StableXSwap Completes Smart Contract Audit Review With Attic Lab & General Contract Updates
During the month of November, the Attic Lab team has been an amazing smart contract review partner. Coming from the staking & validator…
During the month of November, the Attic Lab team has been an amazing smart contract review partner. Coming from the staking & validator world, but also operating many different spokes within the blockchain world, the team conducted a thorough, holistic approach towards reviewing our smart contracts.
The full smart contract review report may be accessed here at the StableXSwap Github repo.
StableXSwap Team Updates After Attic Lab Review Report
Below, we will respond to all the great suggestions that the Attic Lab team made in their review. We want to make sure that users know that we take all security concerns seriously and will always take the time to build things safely, which is why we first made sure we addressed all suggestions made by the Attic Lab team. An audit is not just a stamp of approval, but an ongoing process to further make our defi contracts a safer place to keep money. Without further ado:
Regarding the proxies, we ultimately removed them again in our final deployment, as the errors caused for having multiple Solidity versions as well as difficulty in ensuring the proper linkage between Factory and Router contracts, limiting the true upgradability of these contracts (which we will touch on in another point)
We also reduced the fee on withdrawal from 1% to 0.4975% to avoid any possible errors when users withdraw using the default slippage parameter of 0.5%
With regards to the initilaising and having an initcodehash, this initcodehash cannot be updated and makes the router fixed, and users may check this initcodehash to ensure they are interacting with the correct router. We will further work to make sure our contracts are fully labeled and verified on BSCscan to make sure users use the correct contracts.
We have fixed an error in a previous version of our comments that left in the proportion (4/5ths) of the rewards that go to STAX treasury (and subsequently STAX stakers as part of our BLISS program) and 1/5th going to LPs. This did not affect the code and had no changes to our fee distribution logic, only failed to update this comment in the explanation of the code on one of the published branches. We will be sure to make sure our comments are the clearest in the defi space so regular users can read and understand our contracts.

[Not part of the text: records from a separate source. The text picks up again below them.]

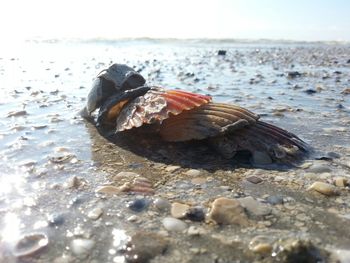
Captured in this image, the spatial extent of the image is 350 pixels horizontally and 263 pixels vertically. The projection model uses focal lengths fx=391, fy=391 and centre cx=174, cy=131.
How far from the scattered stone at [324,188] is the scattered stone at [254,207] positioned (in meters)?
0.58

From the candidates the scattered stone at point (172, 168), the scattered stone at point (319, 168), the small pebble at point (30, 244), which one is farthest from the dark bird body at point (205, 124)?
the small pebble at point (30, 244)

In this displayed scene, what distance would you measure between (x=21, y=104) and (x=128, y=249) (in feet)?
19.3

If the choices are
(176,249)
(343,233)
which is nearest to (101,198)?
(176,249)

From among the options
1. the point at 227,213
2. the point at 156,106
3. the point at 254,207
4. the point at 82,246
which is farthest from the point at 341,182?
the point at 82,246

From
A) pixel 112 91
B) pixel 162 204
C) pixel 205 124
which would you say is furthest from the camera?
pixel 112 91

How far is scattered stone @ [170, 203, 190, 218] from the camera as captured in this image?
295 centimetres

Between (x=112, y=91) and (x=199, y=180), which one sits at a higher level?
(x=112, y=91)

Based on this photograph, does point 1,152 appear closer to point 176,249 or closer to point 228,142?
point 228,142

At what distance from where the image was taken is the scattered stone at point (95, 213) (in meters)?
2.95

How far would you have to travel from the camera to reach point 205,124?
4305mm

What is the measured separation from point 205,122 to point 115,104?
140 centimetres

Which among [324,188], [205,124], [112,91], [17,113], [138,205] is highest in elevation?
[112,91]

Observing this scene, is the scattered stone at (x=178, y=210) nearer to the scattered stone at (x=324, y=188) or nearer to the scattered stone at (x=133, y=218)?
the scattered stone at (x=133, y=218)

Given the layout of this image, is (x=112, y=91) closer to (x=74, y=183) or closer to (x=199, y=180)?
(x=74, y=183)
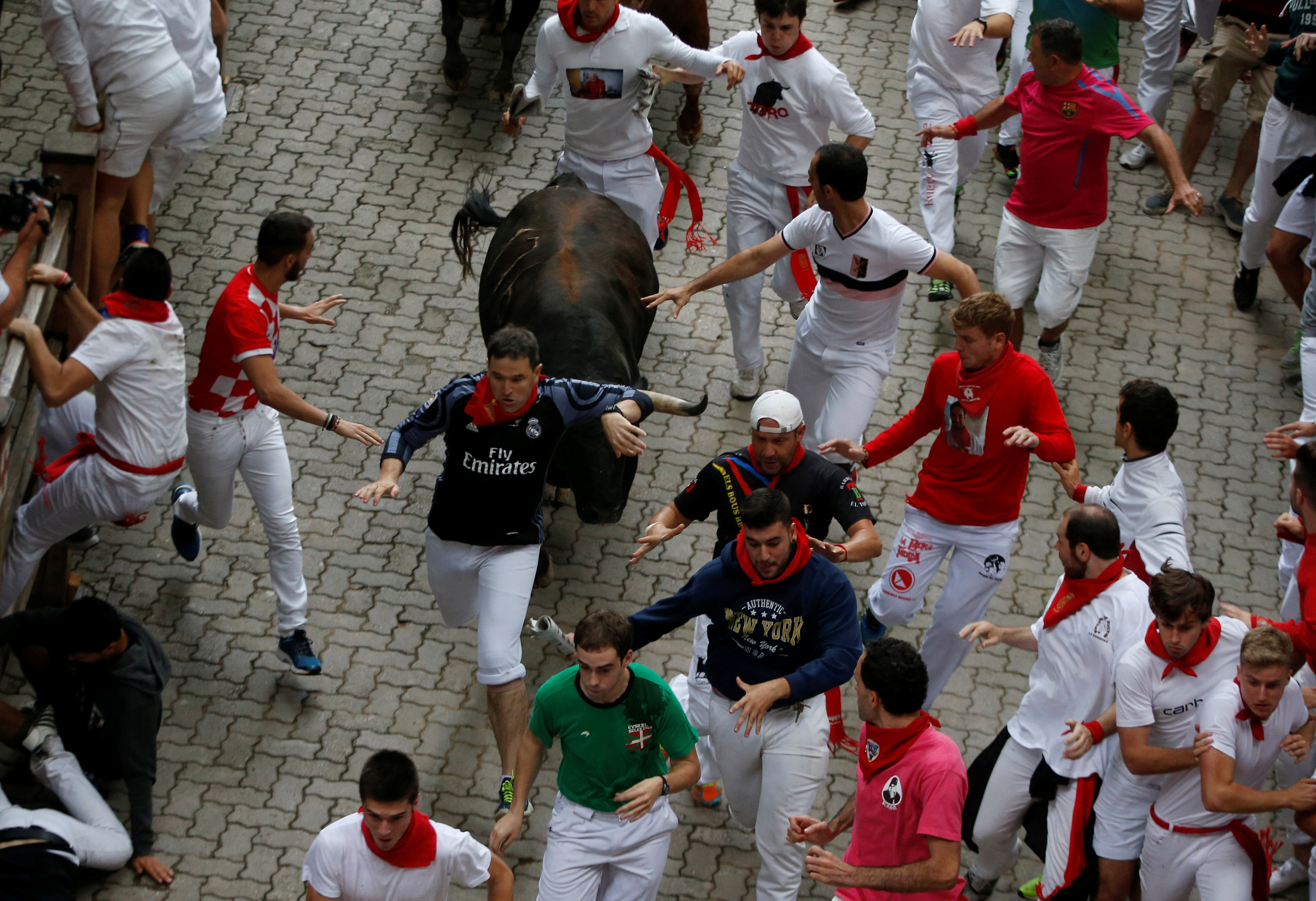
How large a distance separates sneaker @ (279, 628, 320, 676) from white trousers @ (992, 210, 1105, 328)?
4.81 metres

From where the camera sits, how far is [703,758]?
6.65 meters

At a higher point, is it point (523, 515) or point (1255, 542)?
point (523, 515)

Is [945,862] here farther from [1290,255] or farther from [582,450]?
[1290,255]

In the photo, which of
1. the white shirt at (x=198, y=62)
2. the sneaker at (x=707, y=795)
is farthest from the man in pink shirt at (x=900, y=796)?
the white shirt at (x=198, y=62)

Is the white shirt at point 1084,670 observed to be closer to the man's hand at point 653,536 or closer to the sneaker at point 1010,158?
the man's hand at point 653,536

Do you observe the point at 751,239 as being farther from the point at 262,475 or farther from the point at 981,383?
the point at 262,475

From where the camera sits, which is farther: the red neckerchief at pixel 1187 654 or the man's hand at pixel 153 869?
the man's hand at pixel 153 869

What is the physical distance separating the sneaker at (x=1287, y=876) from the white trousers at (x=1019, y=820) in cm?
113

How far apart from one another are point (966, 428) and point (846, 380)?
1064 mm

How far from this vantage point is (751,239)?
9.30 m

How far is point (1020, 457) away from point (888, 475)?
1968 millimetres

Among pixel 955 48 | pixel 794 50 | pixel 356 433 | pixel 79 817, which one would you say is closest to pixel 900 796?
pixel 356 433

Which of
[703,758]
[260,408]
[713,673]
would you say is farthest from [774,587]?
[260,408]

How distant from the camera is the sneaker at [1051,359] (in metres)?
9.48
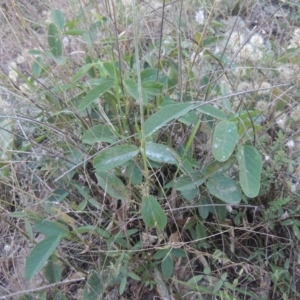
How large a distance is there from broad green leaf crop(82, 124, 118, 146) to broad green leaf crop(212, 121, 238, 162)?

Regarding the additional recommendations mentioned in the third page of the audit review regarding our burn (used in removeLiquidity) function:
1. The _mintFee function was chosen to return a boolean (true/false) rather than an address because a bool takes up fewer slots in EVM’s stack than an address does, and that this burn function was already running into some “Stack too deep errors”, so the saving of the stack slot is paramount to the increased efficiency of returning a fee address instead, where we could limit the scope of the call of the feeTo address within a smaller scope within the burn function.
2. Regarding the updating values of amount{0,1} within the burn function, this suggestion was great in being able to reduce the reliance on the .mul function from safe math and create a more simple calculation for levying the fee on the withdrawal. We have since revised this to divide by 201 instead of 100 as stated in the audit review to achieve our new withdrawal fee of 0.4975%. This fee is a max fee — users who hold STAX will receive fee rebates on this, and depending on their holdings, can receive up to 100% of the fee reimbursed back to them for fee-free withdrawals. This number was chosen so that user would not need to toggle their slippage parameter which is default set to 0.5% for all users. Users can now utilise the front end to toggle Expert Mode if they would like more custom slippage parameters, but the regular user will not have to worry about this.
3. This suggestion is one that if we were need to further optimise, this is a good future improvement. However, we wanted to not change the logic of the current mintFee parameter, which works fine on any pool update (add/withdraw liquidity), but this transfer of the withdrawalFee only occurs on withdrawals (burns), so from a complexity standpoint the contract wouldn’t have to deal with this on any mints (deposits of Liquidity). With BSC transactions being relatively cheap, we can afford this additional transfer call to make the contracts more composable and distinct.
4. Again, due to the limitations of the EVM stack size within a function, storing a fee variable would add one more thing to our stack, so to avoid the Stack too deep error, we hardcoded the fee to be a higher end of what we expect it to be in the long run, and then rebate back via governance and STAX holdership, but in an ideal world, we would love to have this be a governance-upgradeable fee that the community can help decide. This can be worked on in future upgrades.
Regarding division methods, Uniswap in fact utilised this before SafeMath became popular, and never needed the use of a division at all in their contracts somehow, so they didn’t have a .div function whatsoever, so the shortest way we were able to include a safe .div function was to combine OpenZeppelins canonical div function combined with Uniswap’s existing math operations. We did not modify Uniswap’s existing math functions to try to minimize what we would change.
In the future, we will provide more rigorous testing, at the time of writing, we did a lot of testing on testnets but will work on automating more of the testing process in the future for certain fee changes.
Finally, as we write more of our own code and deal less with forks, we will also improve our code style and formatting, and make sure that all of our code is as readable as possible for everyone to take a look.
We really appreciate Attic Lab’s professional report & guidance throughout the process to help us make our contracts as safe as can be, and hope to work with them in the future with other upcoming contracts.